Count how many lines of the records below contain the word "above" and reply with that number alone.

### MATERIAL PROVIDED

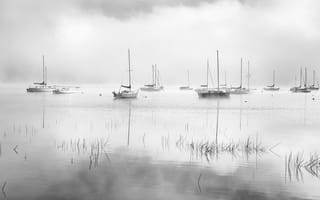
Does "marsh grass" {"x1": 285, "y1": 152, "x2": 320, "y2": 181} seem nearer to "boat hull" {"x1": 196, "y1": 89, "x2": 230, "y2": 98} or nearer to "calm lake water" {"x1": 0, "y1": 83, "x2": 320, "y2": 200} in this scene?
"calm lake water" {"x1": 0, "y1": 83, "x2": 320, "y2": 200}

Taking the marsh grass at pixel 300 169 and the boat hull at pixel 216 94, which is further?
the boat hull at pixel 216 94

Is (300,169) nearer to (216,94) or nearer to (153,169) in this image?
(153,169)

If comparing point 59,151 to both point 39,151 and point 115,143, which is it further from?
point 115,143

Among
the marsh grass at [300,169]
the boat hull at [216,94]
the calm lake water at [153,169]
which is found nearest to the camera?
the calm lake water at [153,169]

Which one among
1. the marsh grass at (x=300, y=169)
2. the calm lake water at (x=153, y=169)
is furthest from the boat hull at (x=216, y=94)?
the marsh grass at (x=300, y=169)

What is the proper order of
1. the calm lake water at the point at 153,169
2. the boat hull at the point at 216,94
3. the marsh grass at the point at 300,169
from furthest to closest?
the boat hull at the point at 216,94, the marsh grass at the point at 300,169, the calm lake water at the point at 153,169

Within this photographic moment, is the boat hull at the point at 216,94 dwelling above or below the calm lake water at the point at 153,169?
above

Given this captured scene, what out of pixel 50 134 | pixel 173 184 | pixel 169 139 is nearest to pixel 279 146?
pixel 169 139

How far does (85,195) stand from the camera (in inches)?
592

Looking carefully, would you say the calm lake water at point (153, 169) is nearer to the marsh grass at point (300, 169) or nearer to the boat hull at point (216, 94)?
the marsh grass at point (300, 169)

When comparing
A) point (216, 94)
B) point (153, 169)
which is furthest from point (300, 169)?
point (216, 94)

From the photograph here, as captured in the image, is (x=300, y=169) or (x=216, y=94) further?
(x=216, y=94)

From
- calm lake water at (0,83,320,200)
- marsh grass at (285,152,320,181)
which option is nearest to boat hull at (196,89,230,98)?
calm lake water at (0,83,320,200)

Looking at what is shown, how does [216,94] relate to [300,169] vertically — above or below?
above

######

> TASK RESULT
4